### What this exercise asks
- a) Please sum up the post on health care waste below in two sentences.
- b) For each statement, say whether it agrees with the post on health care waste below, and quote the words from the post that decide it: (i) Levy said BIDMC would drop Medicare patients. (ii) Austin Frakt is an assistant professor at Boston University's School of Public Health. (iii) The number of primary-care physicians has grown over time.

11.11.2010

The Trouble With Trillions

Health care is a tough industry. It is built on the idea of helping people, but it is still a business. Providing treatment can be expensive. Hospitals need to make money to survive. Physicians need to make money to keep their practices alive. At the same time, the people most in need of medical treatment are often the least able to afford it.

For the decades, the government has helped with programs like Medicare, Medicaid and CHIP. But the government through Medicare has overpaid hundreds of billions of dollars since 2002, according to an article Paul Levy cites in his recent post.

I am not going to get into all the details of sustainable growth rate, because I am not expert enough to discuss it intelligently. What I do find interesting is that any time the government tries to adjust payment rates, there is significant push back from physicians. It is always followed by physicians threatening, "We will be forced to stop accepting Medicare patients."

Levy doesn't really give an opinion on the matter. (He does respond with a "No." in the comments section when asked if BIDMC would drop Medicare patients.) Instead, he puts the matter out there, and he tacitly endorses reform while taking a wait-and-see approach.

The problem is there is considerable waste in the medical system. “Waste” according to the payer (government, insurance companies and patients), however, is profit in the eyes of the hospital.

Levy, despite not really voicing an opinion on the matter, does link to an article by Austin Frakt, an assistant professor at Boston University's School of Public Health. In his article, Frakt proposes some measures that could help stop waste. He points to a topic I discussed in an earlier post, which has to do with reimbursing based on quality not quantity.

The fact is, until they feel it in their wallets, hospitals usually don't make changes, and there is a precedent for reforming payment structures leading to positive change. For instance, when Medicare changed its policy on reimbursement for treatment of hospital-acquired conditions, hospitals began implementing more rigorous standards to ensure patients didn't get sicker at the hospital. This isn’t to say hospitals ignored this before, but they were now motivated financially to prevent these conditions.

Frakt also points to the problem of too many specialists in the industry. He references a recent Newsweek article, which claims specialists are responsible for hundreds of billions of dollars of waste. The current system is setup to financially reward specialists. As a result, primary-care physicians have decreased over time as med students with crushing med-school debt choose the more lucrative specialties over being a PCP. Most projections figure that the U.S. will have a shortage of PCPs when the new health care reform measures take effect. One would think fewer specialists would equal less waste, but incentives have to change for this to happen.

While most of the comments on Levy’s post support the need to reform, one commenter chose the ideological approach.
Anonymous said...

### Provided information
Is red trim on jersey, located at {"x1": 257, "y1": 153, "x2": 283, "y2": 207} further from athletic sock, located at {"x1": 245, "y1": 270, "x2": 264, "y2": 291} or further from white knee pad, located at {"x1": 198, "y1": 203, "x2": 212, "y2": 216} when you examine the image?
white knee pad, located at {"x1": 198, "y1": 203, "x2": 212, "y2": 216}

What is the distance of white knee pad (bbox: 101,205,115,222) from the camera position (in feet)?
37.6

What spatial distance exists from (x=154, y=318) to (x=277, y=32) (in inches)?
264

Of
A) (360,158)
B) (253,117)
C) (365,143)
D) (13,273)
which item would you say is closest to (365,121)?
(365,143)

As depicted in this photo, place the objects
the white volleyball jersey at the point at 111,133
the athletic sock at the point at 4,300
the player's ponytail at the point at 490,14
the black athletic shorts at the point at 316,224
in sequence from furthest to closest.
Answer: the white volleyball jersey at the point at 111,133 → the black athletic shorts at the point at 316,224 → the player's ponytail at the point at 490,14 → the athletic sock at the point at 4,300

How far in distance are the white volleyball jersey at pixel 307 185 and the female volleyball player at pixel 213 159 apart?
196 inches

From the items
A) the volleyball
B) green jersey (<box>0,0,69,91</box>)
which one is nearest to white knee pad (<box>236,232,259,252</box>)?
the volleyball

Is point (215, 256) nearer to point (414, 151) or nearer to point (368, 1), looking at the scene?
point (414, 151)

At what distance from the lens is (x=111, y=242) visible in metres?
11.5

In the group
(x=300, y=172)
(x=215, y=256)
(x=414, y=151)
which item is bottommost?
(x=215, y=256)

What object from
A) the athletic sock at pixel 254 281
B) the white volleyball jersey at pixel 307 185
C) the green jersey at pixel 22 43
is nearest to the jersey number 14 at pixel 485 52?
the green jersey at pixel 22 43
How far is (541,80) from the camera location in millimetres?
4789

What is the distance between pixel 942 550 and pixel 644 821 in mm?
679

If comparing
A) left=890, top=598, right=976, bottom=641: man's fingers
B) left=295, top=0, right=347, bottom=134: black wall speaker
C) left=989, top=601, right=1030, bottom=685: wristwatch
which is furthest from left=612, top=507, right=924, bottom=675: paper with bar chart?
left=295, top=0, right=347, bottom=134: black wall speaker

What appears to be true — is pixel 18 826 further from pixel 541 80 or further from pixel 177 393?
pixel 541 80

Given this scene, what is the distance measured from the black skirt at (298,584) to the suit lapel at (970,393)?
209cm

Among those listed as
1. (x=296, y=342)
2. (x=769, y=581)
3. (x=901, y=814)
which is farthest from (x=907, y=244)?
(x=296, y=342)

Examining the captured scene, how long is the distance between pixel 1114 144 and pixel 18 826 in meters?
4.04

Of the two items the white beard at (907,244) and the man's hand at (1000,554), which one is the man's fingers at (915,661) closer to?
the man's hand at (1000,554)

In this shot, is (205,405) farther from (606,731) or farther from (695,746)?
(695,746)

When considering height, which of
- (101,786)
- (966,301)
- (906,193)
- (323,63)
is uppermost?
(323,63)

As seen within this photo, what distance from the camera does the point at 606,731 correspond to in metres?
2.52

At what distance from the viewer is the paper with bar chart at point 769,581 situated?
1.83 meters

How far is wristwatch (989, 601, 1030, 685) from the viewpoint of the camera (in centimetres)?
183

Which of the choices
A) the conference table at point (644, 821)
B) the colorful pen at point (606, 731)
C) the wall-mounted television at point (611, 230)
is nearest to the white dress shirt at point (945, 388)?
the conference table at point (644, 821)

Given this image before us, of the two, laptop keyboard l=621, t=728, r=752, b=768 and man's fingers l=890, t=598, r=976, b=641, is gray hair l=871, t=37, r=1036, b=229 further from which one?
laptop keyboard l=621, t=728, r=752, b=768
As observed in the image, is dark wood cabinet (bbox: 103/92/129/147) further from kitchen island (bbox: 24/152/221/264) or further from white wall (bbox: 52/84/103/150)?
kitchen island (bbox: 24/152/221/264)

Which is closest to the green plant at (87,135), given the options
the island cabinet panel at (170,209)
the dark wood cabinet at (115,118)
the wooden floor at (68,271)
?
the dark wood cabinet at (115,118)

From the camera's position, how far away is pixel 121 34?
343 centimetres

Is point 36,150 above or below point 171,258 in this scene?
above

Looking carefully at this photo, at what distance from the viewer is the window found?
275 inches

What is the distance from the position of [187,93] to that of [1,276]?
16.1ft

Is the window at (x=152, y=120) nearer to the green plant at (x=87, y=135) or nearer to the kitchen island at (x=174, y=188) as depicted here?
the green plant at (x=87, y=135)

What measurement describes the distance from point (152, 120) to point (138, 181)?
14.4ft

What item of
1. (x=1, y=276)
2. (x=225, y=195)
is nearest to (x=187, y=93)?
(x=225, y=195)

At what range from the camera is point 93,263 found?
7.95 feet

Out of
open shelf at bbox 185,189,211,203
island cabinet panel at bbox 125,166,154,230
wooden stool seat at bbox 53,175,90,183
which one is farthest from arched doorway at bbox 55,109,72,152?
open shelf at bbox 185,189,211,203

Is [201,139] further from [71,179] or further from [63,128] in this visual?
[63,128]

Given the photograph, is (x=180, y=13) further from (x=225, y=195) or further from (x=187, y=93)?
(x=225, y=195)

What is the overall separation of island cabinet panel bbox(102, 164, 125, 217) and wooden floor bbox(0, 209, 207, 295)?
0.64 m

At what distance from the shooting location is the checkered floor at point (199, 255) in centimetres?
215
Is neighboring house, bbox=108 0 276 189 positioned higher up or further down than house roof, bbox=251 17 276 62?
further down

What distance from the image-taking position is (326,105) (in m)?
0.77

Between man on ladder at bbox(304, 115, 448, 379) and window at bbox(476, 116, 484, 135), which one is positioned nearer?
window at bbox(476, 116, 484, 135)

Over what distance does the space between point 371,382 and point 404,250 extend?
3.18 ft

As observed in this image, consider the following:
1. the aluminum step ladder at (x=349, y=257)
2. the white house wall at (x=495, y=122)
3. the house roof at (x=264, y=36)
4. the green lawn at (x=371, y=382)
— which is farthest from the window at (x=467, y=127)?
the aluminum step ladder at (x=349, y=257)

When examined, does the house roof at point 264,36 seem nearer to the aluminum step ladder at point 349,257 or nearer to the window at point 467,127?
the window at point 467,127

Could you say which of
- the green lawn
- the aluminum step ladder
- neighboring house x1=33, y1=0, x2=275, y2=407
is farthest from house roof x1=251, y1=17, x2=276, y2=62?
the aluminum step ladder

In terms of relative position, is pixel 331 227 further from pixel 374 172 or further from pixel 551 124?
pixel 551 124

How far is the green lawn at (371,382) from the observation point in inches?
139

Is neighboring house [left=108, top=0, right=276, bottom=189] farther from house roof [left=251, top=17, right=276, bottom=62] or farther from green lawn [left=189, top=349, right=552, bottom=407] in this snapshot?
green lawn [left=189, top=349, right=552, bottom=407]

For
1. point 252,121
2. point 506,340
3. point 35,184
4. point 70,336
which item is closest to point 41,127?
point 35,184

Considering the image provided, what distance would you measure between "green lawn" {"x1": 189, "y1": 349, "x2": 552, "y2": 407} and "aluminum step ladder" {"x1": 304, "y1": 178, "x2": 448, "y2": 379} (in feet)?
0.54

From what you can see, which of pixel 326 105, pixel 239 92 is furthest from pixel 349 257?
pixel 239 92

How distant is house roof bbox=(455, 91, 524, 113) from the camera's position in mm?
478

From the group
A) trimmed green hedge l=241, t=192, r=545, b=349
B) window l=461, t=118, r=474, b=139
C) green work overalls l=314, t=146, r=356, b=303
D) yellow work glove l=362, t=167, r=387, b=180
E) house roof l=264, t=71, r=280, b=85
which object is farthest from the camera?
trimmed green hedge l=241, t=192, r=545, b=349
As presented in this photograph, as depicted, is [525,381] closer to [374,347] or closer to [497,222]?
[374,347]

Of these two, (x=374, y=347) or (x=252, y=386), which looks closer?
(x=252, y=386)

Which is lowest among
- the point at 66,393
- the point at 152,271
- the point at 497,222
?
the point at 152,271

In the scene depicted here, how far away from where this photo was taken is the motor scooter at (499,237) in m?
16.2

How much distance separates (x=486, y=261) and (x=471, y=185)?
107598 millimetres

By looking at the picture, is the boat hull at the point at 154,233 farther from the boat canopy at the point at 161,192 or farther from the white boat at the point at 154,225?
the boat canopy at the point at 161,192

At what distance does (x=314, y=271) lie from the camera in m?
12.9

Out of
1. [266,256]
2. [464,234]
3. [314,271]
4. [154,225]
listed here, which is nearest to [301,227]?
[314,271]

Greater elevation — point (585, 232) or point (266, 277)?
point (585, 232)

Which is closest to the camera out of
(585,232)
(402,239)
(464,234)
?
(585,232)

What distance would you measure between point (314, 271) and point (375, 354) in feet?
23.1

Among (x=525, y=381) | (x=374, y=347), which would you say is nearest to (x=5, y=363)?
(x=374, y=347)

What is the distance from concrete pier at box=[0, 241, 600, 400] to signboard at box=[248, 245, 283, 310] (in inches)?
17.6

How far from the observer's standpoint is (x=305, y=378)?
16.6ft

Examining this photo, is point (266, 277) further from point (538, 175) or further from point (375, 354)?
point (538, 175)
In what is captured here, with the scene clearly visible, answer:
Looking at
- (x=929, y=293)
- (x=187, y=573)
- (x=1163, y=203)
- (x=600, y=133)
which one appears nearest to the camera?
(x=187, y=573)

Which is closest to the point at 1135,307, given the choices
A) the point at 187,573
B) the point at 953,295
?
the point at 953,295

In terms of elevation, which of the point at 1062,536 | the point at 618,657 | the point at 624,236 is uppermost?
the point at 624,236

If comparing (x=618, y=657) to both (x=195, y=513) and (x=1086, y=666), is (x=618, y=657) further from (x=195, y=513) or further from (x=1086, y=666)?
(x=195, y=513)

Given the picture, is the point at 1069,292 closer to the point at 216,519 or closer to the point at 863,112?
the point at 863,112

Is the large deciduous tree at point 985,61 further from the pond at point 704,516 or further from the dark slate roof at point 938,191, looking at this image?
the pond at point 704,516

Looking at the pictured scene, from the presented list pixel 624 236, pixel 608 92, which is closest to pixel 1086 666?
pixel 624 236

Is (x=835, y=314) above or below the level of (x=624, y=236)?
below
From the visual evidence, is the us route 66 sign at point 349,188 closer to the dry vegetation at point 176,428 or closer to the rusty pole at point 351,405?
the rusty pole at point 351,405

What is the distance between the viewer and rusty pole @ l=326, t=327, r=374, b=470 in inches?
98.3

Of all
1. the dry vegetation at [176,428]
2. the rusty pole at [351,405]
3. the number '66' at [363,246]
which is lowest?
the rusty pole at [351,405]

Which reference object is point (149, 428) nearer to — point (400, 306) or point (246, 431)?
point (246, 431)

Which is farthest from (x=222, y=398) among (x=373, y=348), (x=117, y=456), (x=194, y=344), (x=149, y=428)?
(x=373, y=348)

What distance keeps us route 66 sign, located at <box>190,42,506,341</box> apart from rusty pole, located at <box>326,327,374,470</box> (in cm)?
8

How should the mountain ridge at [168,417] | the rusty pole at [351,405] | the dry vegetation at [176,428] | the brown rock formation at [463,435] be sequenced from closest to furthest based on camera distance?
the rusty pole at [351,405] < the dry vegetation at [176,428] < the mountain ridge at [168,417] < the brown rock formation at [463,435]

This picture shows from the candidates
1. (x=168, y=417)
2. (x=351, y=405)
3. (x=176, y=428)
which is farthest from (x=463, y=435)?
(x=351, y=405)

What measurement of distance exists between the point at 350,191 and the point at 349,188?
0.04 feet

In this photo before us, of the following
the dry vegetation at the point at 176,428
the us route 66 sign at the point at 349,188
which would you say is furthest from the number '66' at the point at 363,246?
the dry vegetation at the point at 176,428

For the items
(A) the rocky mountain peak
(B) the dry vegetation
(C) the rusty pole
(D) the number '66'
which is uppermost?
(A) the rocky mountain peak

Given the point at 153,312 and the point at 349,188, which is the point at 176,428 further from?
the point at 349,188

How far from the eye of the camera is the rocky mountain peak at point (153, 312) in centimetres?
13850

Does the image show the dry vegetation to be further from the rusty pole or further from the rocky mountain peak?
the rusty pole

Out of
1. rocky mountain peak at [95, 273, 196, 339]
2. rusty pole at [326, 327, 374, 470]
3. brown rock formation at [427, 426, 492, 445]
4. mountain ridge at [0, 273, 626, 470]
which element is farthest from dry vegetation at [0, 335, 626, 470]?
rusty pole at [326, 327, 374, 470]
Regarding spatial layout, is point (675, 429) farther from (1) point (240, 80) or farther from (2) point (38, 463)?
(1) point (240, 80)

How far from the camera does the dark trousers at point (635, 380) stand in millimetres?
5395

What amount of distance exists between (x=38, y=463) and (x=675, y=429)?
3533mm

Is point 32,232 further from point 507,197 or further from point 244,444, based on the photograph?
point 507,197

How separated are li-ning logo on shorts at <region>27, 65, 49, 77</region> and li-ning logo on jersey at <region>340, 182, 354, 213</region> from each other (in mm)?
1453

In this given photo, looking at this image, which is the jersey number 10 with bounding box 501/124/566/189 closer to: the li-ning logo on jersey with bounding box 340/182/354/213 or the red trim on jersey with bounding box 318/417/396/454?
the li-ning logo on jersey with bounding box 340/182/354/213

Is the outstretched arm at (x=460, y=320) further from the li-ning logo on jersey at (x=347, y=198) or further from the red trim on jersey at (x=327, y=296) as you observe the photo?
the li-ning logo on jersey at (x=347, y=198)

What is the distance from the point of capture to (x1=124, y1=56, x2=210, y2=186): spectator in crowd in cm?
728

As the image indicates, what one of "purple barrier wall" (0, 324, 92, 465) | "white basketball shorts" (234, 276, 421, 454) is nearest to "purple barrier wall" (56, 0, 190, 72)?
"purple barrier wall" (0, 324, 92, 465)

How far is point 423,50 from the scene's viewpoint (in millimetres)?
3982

### Exercise responses
- a) The post says Medicare has overpaid hundreds of billions of dollars since 2002, and that physicians push back hard whenever the government tries to adjust payment rates. It cites an article by Austin Frakt on stopping waste, which points to reimbursing based on quality not quantity and to the problem of too many specialists.

- b)
(i) No: "He does respond with a "No." in the comments section when asked if BIDMC would drop Medicare patients."
(ii) Yes: "Austin Frakt, an assistant professor at Boston University's School of Public Health"
(iii) No: "primary-care physicians have decreased over time"